## WORK INSTRUCTIONS
Beginning with the line that holds "Roofing Contractor Roofing" and ending with the last line below, repeat each line exactly, leaving any pictures out.
(Beginning of GIVEN ENTRIES)
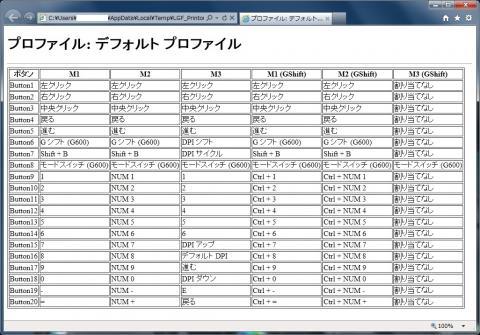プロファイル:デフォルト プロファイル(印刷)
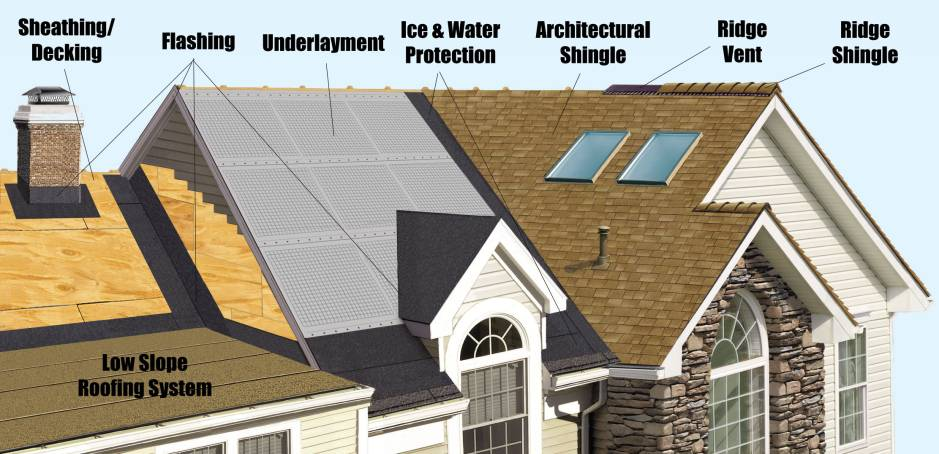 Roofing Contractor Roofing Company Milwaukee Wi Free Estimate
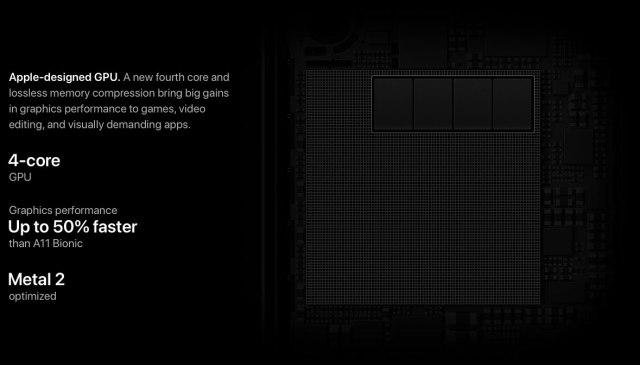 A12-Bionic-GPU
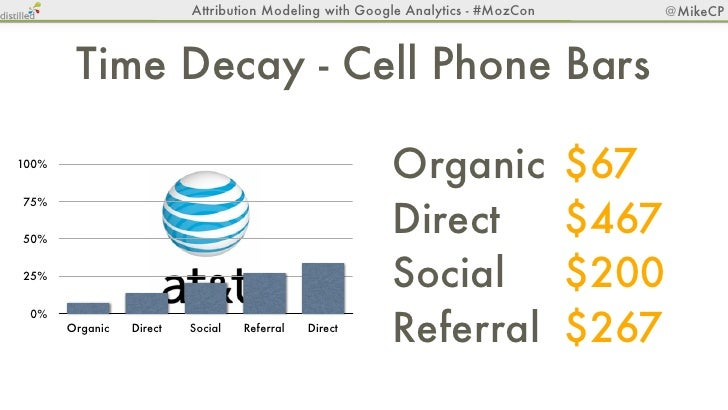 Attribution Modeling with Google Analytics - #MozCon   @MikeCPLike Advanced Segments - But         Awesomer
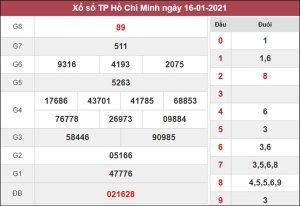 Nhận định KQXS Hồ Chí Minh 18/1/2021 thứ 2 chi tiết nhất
(End of GIVEN ENTRIES)
## TASK RESULT
 Roofing Contractor Roofing Company Milwaukee Wi Free Estimate
 A12-Bionic-GPU
 Attribution Modeling with Google Analytics - #MozCon   @MikeCPLike Advanced Segments - But         Awesomer
 Nhận định KQXS Hồ Chí Minh 18/1/2021 thứ 2 chi tiết nhất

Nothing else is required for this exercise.